U.S. Vice President Mike Pence traveled to this rural stretch of Texas to offer prayers and words of comfort to a stricken community three days after a lone gunman killed more than two dozen people during a Sunday morning church service.
The memorial service was held Wednesday (Nov. 8) on a high school football field in the neighboring town of Floresville, about 13 miles from the site of the massacre at First Baptist Church of Sutherland Springs. The service followed Christian tradition and was replete with Bible readings and prayers to Jesus.
It offered few political points and no mention of guns, mental illness or domestic violence.
Pence said he was inspired by the strong convictions of the people of Sutherland Springs and especially the victims of its historic church, and he expressed his solidarity with their faith.

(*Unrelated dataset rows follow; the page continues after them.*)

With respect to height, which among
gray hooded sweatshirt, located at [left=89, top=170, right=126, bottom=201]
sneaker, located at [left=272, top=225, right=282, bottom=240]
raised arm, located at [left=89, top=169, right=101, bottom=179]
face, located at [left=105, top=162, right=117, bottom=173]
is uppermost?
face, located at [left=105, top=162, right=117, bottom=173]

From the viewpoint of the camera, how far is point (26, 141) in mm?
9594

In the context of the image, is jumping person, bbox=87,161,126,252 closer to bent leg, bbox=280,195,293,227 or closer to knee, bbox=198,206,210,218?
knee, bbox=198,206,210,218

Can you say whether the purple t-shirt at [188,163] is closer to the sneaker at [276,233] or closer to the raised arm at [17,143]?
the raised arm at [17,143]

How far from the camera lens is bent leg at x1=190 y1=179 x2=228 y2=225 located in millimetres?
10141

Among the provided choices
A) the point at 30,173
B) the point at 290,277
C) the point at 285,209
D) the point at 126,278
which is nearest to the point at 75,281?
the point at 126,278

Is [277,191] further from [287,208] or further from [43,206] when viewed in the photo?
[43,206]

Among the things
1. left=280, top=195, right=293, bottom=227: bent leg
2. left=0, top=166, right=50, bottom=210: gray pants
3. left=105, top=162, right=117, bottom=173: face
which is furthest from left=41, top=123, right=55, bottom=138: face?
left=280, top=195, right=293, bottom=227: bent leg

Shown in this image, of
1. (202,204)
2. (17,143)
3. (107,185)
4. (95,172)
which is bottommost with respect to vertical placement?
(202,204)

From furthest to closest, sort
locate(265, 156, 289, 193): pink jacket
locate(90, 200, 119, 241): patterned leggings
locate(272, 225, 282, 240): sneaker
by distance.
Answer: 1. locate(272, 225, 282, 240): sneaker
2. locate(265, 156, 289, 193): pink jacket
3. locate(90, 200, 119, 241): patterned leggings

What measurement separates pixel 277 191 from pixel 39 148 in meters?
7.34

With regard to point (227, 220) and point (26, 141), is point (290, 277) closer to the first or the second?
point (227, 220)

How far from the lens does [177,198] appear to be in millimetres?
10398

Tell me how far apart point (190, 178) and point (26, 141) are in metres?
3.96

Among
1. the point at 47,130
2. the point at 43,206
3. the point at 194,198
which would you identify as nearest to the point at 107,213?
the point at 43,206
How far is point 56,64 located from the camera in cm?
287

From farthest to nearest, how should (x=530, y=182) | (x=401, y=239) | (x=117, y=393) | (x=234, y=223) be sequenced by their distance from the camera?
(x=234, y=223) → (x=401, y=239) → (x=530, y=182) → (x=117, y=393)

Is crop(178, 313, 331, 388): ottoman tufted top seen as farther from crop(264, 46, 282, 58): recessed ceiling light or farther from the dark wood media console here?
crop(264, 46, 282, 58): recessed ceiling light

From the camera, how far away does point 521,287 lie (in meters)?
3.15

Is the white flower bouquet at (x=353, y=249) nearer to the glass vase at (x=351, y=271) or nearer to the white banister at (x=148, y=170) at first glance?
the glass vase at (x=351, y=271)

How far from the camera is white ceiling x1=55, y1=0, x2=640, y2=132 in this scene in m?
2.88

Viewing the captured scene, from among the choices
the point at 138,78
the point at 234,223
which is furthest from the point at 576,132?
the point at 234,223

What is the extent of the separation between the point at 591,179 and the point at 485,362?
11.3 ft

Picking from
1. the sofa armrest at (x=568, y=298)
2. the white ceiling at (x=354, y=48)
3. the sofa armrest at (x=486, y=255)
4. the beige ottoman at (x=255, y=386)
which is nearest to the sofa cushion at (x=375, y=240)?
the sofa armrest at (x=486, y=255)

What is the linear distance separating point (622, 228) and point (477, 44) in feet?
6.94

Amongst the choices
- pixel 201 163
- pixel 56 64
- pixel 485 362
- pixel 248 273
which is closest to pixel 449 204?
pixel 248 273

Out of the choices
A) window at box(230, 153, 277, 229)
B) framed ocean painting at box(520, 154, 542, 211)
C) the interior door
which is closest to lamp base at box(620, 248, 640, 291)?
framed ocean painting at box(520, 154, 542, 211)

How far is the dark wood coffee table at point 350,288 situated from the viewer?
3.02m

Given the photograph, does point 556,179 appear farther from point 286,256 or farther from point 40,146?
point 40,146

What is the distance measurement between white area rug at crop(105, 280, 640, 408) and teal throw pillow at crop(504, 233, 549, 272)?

Off to the side of the stadium, a section was reserved for victims’ families, and it was to them that much of the prayers and words were addressed.

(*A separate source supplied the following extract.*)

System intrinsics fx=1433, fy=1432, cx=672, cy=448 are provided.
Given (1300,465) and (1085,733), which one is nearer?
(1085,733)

“Faith is stronger than evil,” Pence reassured the families. “Faith is the antidote to fear and despair.”
Thousands of people responded with shouts of “Yeah!” and “Amen!”
Earlier in the day, Pence visited the hospital where many survivors are being treated and met with the families of the victims. He also spoke briefly to reporters outside First Baptist Church, cordoned off with yellow tape.
“This evil must come to an end in our land,” he said, citing “bureaucratic failures” that allowed the shooter, Devin Patrick Kelley, to buy multiple weapons, including the Ruger AR-556 rifle he used at the church, despite having been admitted to a psychiatric hospital while he was in the Air Force.